Sentirsi in regola appaga. Ci si sente al proprio posto di fronte al mondo e di fronte al Creatore. Essere in regola è pesante ma fa sentire più forti e più giusti di chi in regola non è. È quel senso di sicurezza che ci trasmettono le carte bollate. La rigidità mentale religiosa è dura da portare ma più pesante è la libertà di coscienza. Essa richiede un costante discernimento, un continuo vaglio dei pensieri. La regola religiosa invece esonera da questa fatica. Le percentuali delle offerte sono già calcolate, gli orari delle preghiere sono fissati, la lunghezza dell’abito è già stabilita, i cibi leciti sono elencati. Non c’è possibilità di cambiamento, dunque non c’è responsabilità d’errore. Dagli ebrei ortodossi ai talebani, dai tradizionalisti antibergogliani ai testimoni di Geova, l’elenco delle rigidità religiose è ahimè lungo. Così è prescritto, così dio vuole. La fede invece è altra cosa, il vangelo è altra musica. Giustizia e amore, ecco ciò che conta secondo Gesù. Giustizia è amore. L’amore secondo Dio. L’amore che è Dio.
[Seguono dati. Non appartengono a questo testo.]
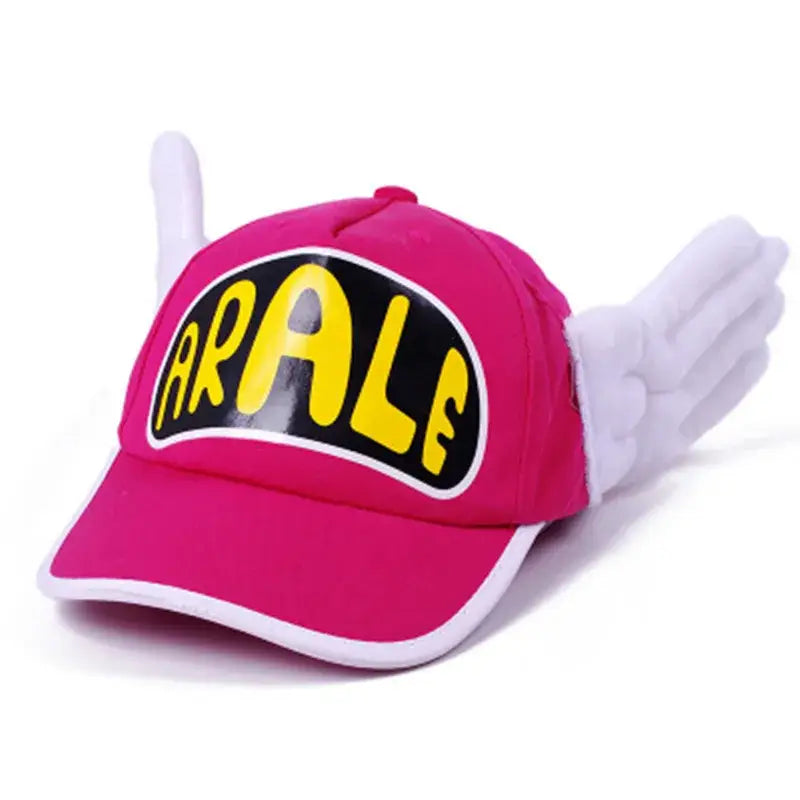 Kids' Dr. Slump Anime Cotton Cap
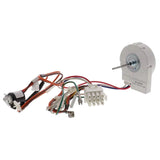 1Pc Refrigerator Evaporator Fan Motor W11452196 Replacement Parts For Whirlpool WRX986SIHZ02 Refrigerator Accessories W11374554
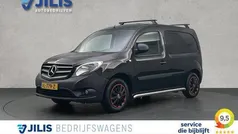 Zwart Gebruikt 2015 Mercedes Citan 111 Van | € 6.950 (Eerlijke prijs)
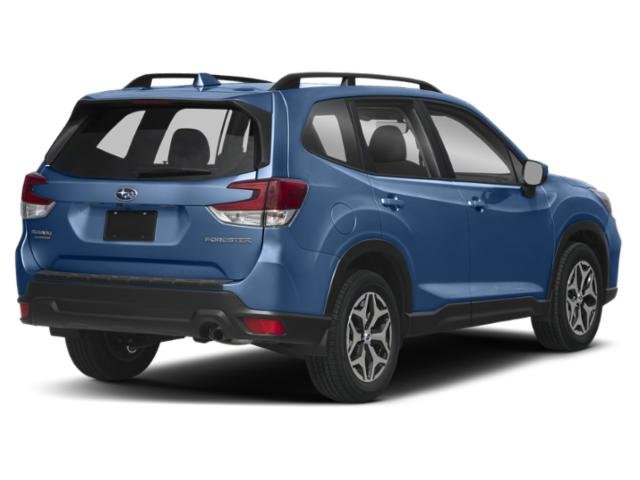 Used 2021 Subaru Forester Premium with VIN JF2SKAJC2MH427223 for sale in Saint Cloud, Minnesota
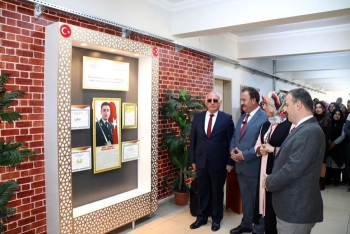 Şehit Muhammed Kır'ın Anısı yaşatılacak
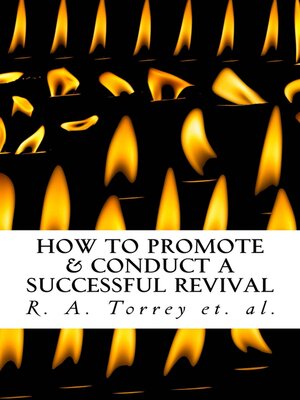 cover image of How to Promote & Conduct a Successful Revival
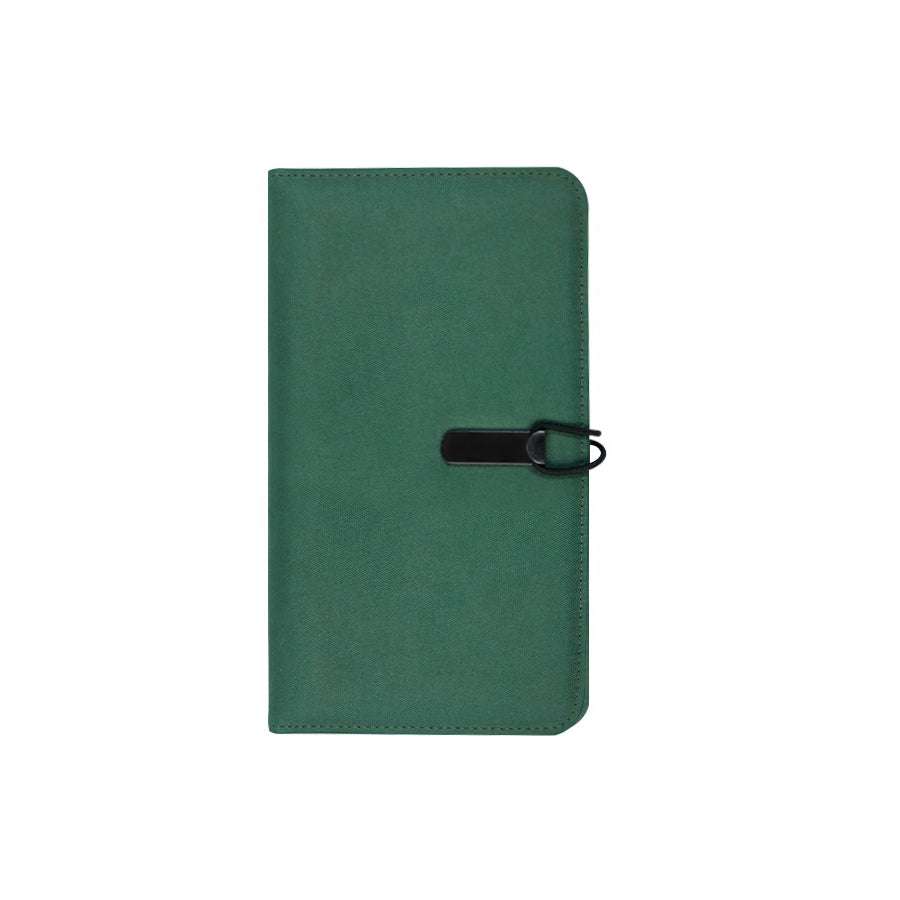 New Portable Multi-slots Travel Organizers Wallet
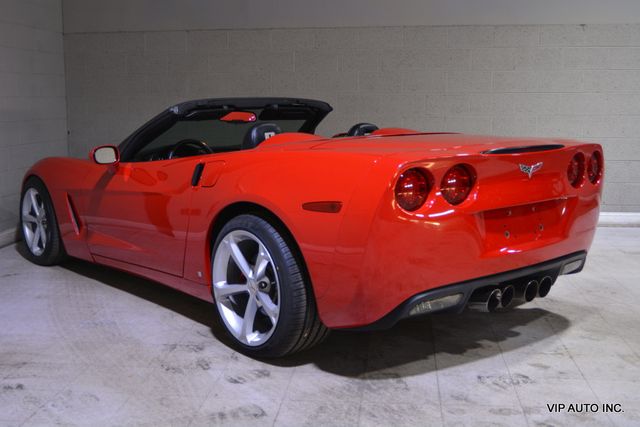 2006 Chevrolet Corvette 2dr Convertible - 22898624 - 6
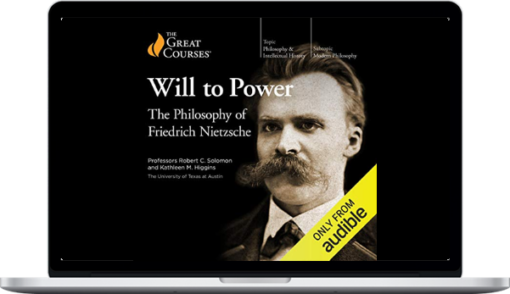 Kathleen Higgins & Robert Solomon – The Will To Power The Philosophy of Friedrich Nietzsche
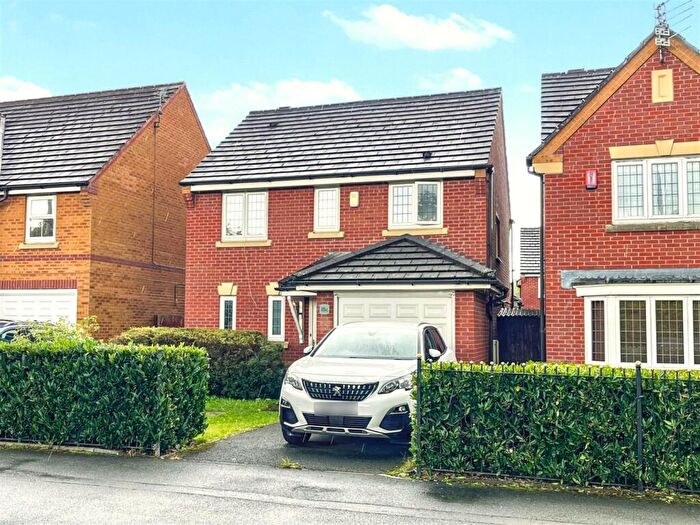 3 Bedroom Detached House To Rent In Royal Oak Road, Manchester, M23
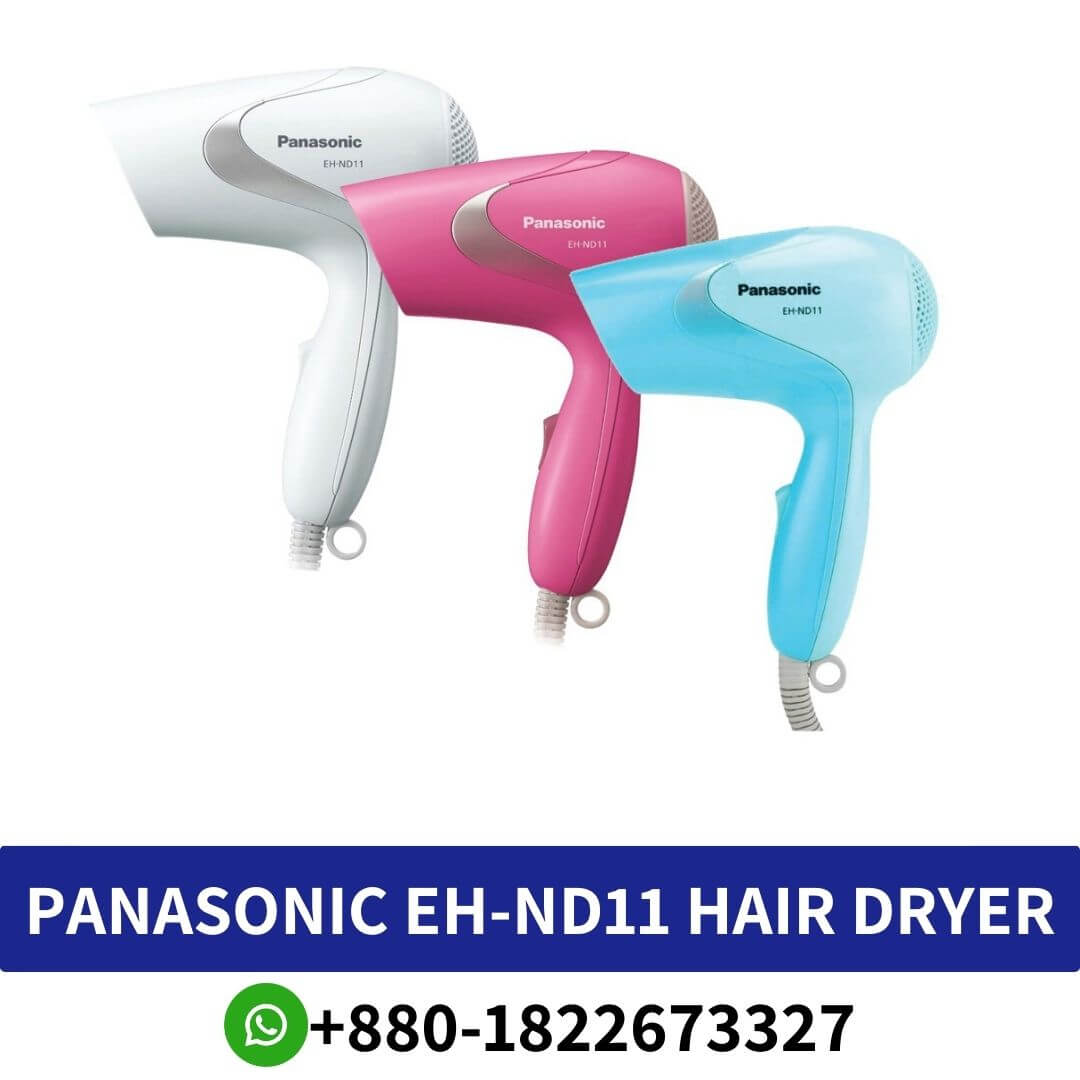 Panasonic EH-ND11 Compact Hair Dryer for Women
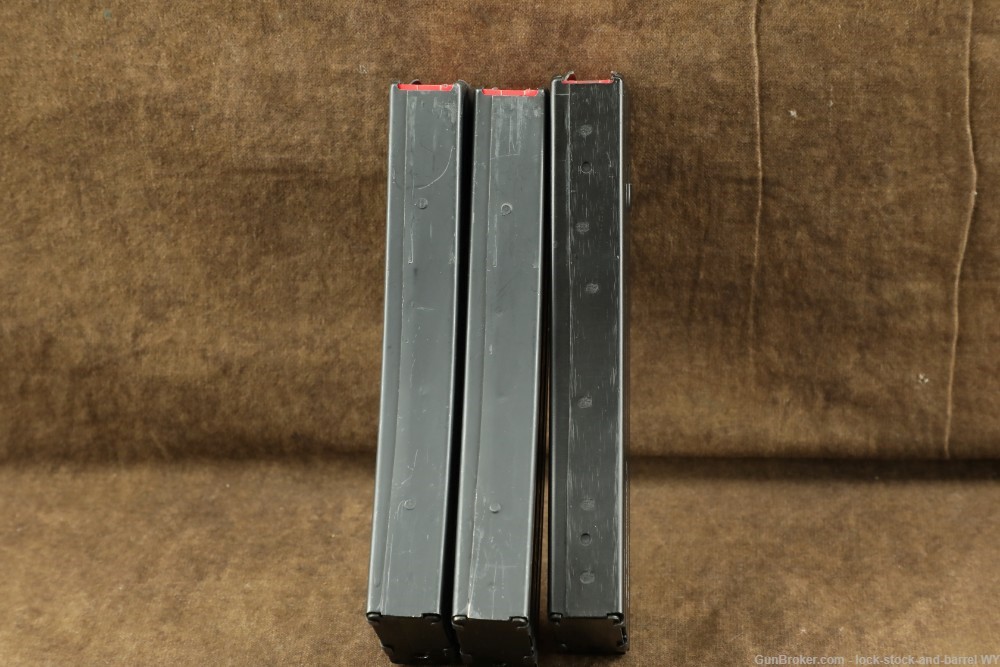 3x Stag Arms/USA AR-15 .50 Beowulf 10 Round Magazines -img-3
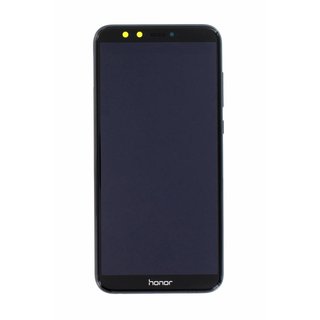 Huawei Honor 9 Lite Dual Sim (LLD-L31) LCD Display Modul, Schwarz, 02351SNN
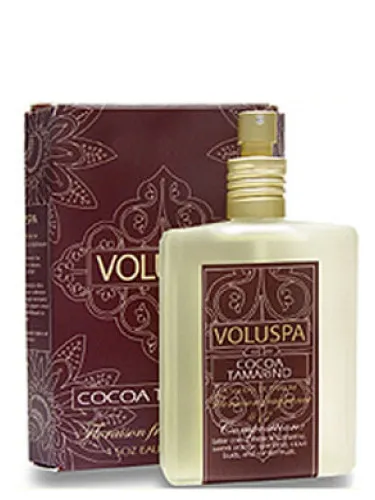 Perfume Cocoa Tamarind de Voluspa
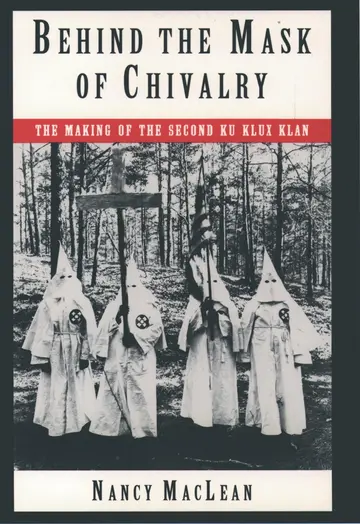 Cover of Behind the Mask of Chivalry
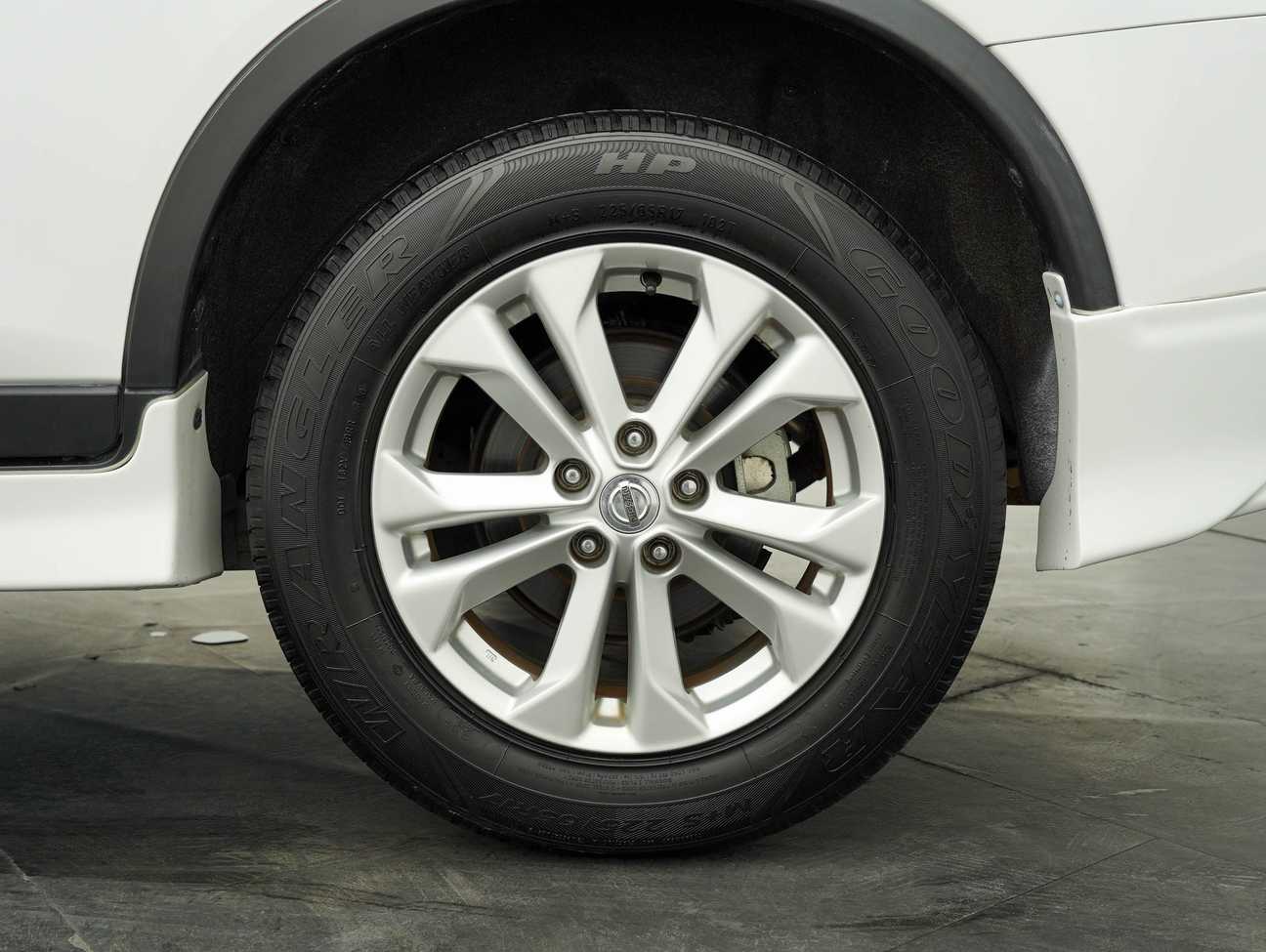 terpakai 2017 Nissan X-Trail  2.0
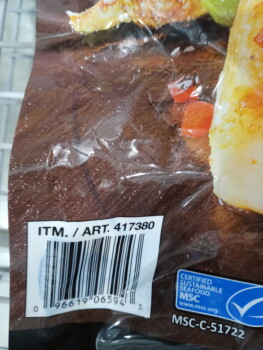 Consumer Food Safety Report Costco Wholesale, Cypress Lake Drive, Fort Myers, FL, USA I regret giving a good review for quality,... photo #4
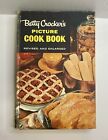 New ListingBETTY CROCKER’S PICTURE COOK BOOK 1956 REVISED ENLARGED 2nd ED 1st PRINTING VTG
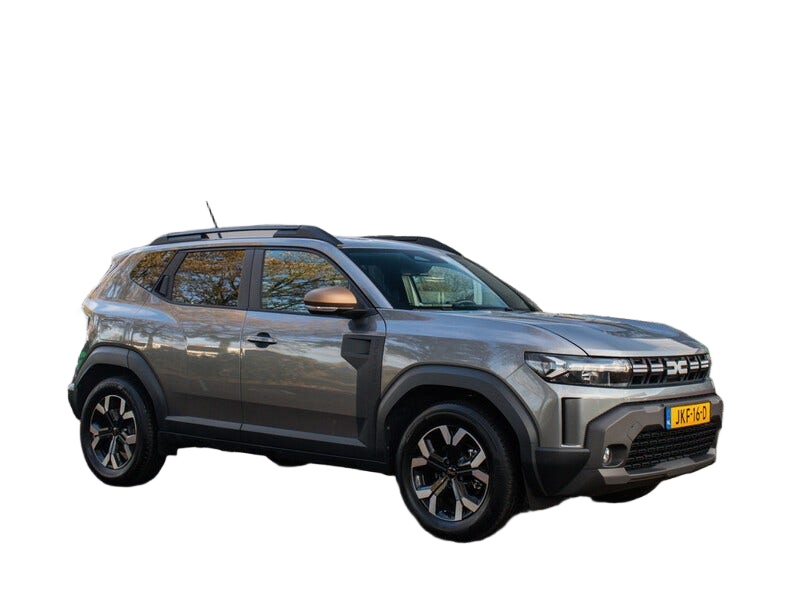 Dacia Duster occasion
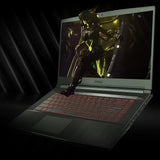 Laptop Gamer Msi Gf63 Thin I5 8gb Ram 512 Ssd Rtx 3050 W11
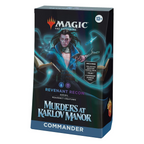 Magic The Gathering CCG Murders At Karlov Manor Commander Deck Revenant Recon Single Pack MTG-MDKLM-CD-RevenantRecon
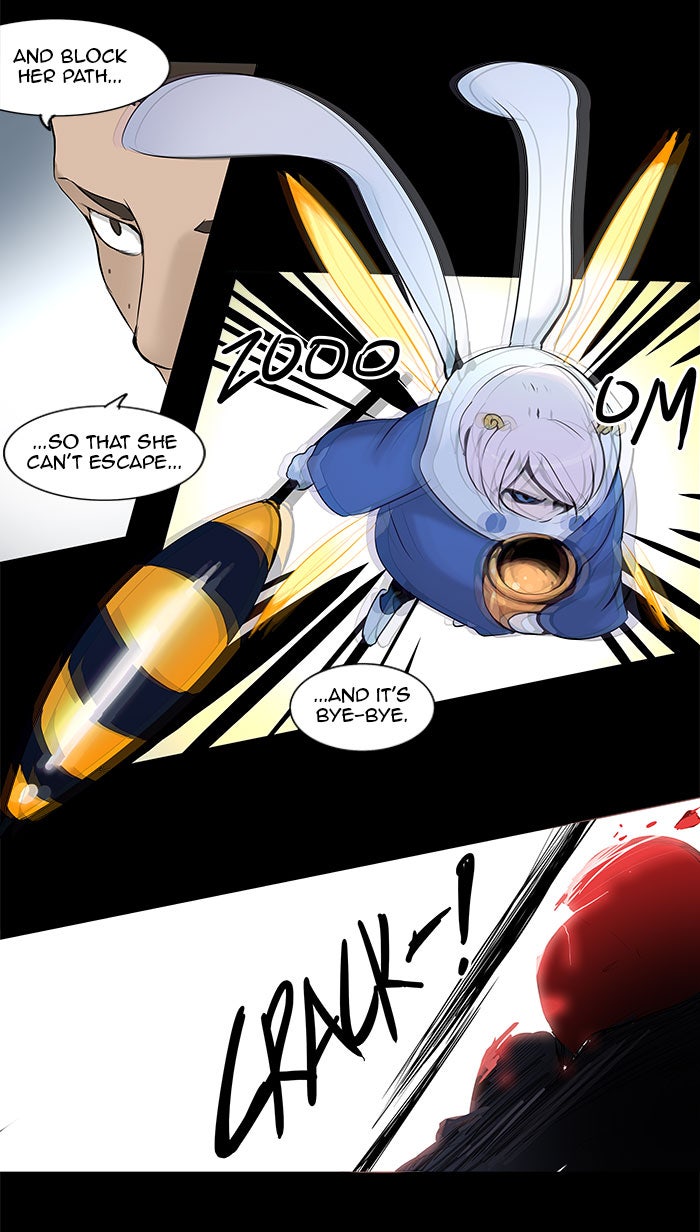 Tower of God manga, chapter 143, page 40 of 46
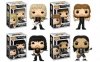 Pop! Music: Metallica Set of 4 Figures Funko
Lc 11,42-46 il Signore disse: «Guai a voi, farisei, che pagate la decima sulla menta, sulla ruta e su tutte le erbe, e lasciate da parte la giustizia e l’amore di Dio. Queste invece erano le cose da fare, senza trascurare quelle. Guai a voi, farisei, che amate i primi posti nelle sinagoghe e i saluti sulle piazze. Guai a voi, perché siete come quei sepolcri che non si vedono e la gente vi passa sopra senza saperlo».
Intervenne uno dei dottori della Legge e gli disse: «Maestro, dicendo questo, tu offendi anche noi». Egli rispose: «Guai anche a voi, dottori della Legge, che caricate gli uomini di pesi insopportabili, e quei pesi voi non li toccate nemmeno con un dito!».